Congratulations to Ms. Clarice Pippin, a collaborative life skills & self-contained teacher at Lee High School, who has been selected as an HCS Changemaker!
Ms. Pippin says that the biggest influence on her becoming a teacher were her parents, especially her father. Both were teachers, but her father taught special education at the same high school she attended. She would spend a lot of time in his classroom interacting with the kids, which sparked her interest in working with students that have severe special needs. She says, “When I watched my father interact and teach the kids, he gave them some kind of joy. It was like a spark [that] he gave them.” She explains that he would give them fifty cents just to come to school. “Where I’m from,” she adds, “that meant a lot.” She wanted to be able to give the same kind of interaction, affection, and joy that she saw the students receive in her father’s classroom.

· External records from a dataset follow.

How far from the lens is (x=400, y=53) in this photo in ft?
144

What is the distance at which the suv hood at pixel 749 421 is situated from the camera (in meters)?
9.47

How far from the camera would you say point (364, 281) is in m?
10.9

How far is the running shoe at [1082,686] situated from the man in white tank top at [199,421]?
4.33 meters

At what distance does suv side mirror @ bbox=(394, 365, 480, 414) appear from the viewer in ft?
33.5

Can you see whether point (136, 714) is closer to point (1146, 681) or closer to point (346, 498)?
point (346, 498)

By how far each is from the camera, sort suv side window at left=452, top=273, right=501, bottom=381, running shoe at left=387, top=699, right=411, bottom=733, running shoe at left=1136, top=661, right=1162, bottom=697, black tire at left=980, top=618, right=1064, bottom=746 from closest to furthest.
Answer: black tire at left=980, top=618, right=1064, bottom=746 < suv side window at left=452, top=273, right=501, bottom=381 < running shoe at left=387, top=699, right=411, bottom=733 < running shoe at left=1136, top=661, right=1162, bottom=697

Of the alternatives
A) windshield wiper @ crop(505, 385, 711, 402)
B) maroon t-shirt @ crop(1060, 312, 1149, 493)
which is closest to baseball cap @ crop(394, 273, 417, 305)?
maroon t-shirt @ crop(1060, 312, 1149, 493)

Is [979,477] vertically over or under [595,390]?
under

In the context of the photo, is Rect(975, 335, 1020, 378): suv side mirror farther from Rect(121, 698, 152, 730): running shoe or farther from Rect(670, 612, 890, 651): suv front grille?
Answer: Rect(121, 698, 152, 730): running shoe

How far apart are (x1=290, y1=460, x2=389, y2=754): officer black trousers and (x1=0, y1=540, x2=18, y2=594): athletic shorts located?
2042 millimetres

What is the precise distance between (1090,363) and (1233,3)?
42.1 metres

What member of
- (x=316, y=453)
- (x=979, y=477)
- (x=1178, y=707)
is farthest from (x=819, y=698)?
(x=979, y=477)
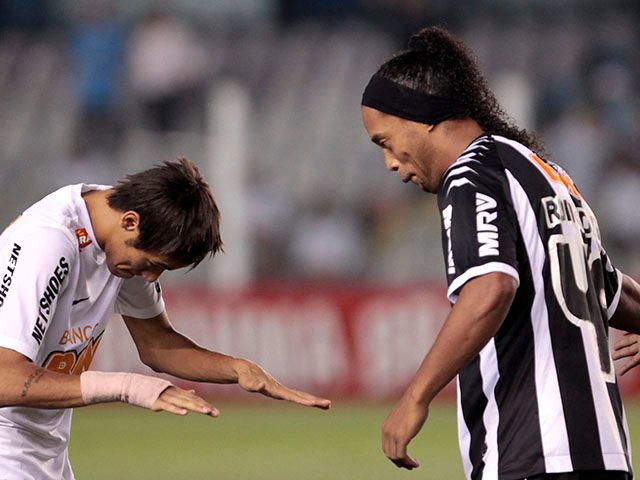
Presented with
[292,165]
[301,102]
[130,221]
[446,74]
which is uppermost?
[301,102]

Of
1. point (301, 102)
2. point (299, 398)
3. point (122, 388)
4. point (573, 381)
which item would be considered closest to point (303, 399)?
point (299, 398)

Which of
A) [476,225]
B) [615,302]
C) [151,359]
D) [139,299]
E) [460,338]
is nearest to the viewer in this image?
[460,338]

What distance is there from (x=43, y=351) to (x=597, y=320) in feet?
6.05

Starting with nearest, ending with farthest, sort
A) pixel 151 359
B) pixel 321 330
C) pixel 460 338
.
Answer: pixel 460 338 < pixel 151 359 < pixel 321 330

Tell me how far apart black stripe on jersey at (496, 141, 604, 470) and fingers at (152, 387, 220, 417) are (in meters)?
1.05

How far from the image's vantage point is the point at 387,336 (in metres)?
14.3

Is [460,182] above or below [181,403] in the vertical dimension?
above

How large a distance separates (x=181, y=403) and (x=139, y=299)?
1051 mm

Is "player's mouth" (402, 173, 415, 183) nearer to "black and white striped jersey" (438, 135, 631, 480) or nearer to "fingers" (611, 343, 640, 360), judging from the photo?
"black and white striped jersey" (438, 135, 631, 480)

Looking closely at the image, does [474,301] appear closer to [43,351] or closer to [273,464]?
[43,351]

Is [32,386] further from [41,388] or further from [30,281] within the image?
[30,281]

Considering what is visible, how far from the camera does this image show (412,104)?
427cm

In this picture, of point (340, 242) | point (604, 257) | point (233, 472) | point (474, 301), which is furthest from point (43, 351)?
point (340, 242)

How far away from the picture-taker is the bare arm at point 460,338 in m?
3.88
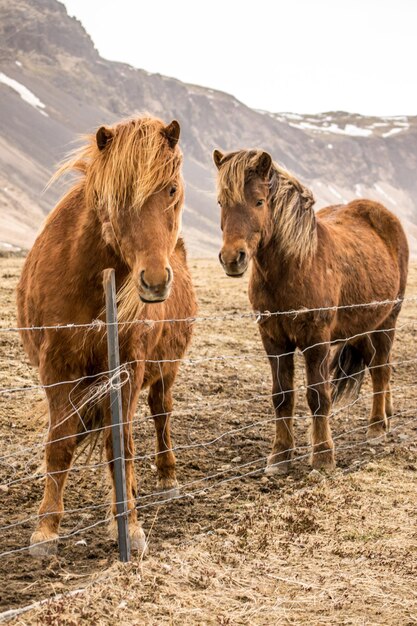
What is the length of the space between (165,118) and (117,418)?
75.0m

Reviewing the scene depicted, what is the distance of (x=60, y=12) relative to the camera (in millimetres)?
89875

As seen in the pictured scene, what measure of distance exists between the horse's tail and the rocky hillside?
163 feet

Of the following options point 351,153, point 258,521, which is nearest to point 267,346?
point 258,521

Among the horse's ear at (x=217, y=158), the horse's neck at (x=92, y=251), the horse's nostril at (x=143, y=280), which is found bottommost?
the horse's nostril at (x=143, y=280)

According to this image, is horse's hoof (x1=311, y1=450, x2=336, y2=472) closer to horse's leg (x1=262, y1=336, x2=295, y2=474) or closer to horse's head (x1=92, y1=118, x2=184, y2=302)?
horse's leg (x1=262, y1=336, x2=295, y2=474)

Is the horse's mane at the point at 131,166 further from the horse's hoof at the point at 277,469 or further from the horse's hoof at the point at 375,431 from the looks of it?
the horse's hoof at the point at 375,431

“She is probably an angel here on earth,” says Lee High Principal Tony Woods, “I’ve never ever seen her in a bad mood, and I’ve never ever seen her turn her back on a child.” In addition to teaching in the self-contained classroom, Ms. Pippin is also the cheer sponsor and on the prom committee for Lee High School. Mr. Woods points out that she doesn’t just help the students at the school, but “she will go to the house… she helps them during the summer too.”
Ms. Pippin has taught a variety of students in the many years she’s been at Lee High School, each with their own varying individual levels of need. She says that each year presents new challenges, but she never backs down from those challenges. Her students learn to cook, clean, and visit the butterfly gardens at the Lincoln Academy, attend Special Olympics, participate in face-to-face job interviews, and work for career preparedness and placement. Each of her students requires individualized planning and she works with them one-on-one as much as possible to prepare them for meaningful lives after high school.

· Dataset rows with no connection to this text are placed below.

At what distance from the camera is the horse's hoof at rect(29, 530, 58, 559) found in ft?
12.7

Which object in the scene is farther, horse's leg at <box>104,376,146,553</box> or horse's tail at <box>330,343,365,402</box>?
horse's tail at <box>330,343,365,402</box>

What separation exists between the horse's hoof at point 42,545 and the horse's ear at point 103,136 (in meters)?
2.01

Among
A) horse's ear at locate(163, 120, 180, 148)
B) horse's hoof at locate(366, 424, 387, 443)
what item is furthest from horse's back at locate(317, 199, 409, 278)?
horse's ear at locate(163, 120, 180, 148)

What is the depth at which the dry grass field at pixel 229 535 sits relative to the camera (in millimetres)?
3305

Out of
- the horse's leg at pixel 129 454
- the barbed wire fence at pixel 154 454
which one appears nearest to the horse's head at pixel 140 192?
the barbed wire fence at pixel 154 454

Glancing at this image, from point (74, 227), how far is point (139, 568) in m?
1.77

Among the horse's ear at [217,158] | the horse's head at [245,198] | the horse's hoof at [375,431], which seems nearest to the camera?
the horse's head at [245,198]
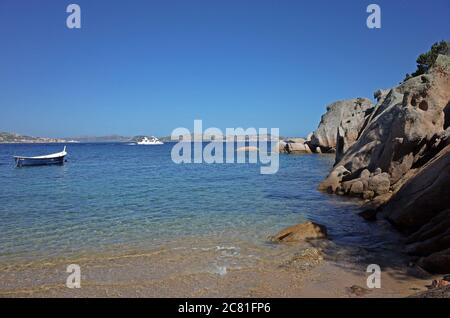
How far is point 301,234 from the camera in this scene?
11008 millimetres

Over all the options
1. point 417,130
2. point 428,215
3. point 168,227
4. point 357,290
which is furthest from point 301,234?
point 417,130

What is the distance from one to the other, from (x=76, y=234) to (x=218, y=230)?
4.96 metres

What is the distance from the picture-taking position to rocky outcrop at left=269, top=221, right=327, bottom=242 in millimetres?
10914

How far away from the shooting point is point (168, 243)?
36.0 feet

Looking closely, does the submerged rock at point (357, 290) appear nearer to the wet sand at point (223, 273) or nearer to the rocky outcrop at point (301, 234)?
the wet sand at point (223, 273)

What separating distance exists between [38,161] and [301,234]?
4334 cm

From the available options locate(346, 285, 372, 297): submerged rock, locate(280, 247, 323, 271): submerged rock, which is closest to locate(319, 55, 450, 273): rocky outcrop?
locate(346, 285, 372, 297): submerged rock

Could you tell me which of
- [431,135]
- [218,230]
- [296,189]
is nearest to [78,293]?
[218,230]

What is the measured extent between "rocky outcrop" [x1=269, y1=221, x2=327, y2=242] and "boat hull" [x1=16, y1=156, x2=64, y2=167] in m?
41.9

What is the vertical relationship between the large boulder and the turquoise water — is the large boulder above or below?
above

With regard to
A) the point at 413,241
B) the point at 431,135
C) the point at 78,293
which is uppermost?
the point at 431,135
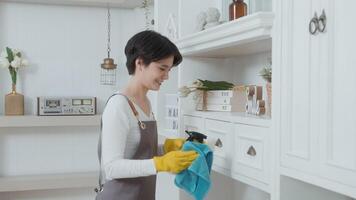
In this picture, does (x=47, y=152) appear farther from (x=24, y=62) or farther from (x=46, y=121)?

When she isn’t teaching, Ms. Pippin loves to travel. She’s taken cruises and trips to the Bahamas and Jamaica and is hoping to go on safari to Africa next. She also has a passion for makeup and aesthetics and will often work at weddings or other events. Recently, she has begun to do nails as well and will bring her kits into the classroom for the female students to practice with. She also loves dancing and says it’s not unusual for her family to break out with line dancing at special events.
Ms. Pippin says that some people can look at students like hers and focus on what they can’t do, but she says that with varying levels of support they all have the capability to live independently to some degree. She wants to make sure they know to not let others tell them what they can’t do. Many of her former students now work successful jobs. One of them has even become a colleague that works alongside her at Lee High.
In the words of Ms. Pippin, “There’s something for everyone to do to contribute to society.” After their time with her, all of her students learn just how true that statement is.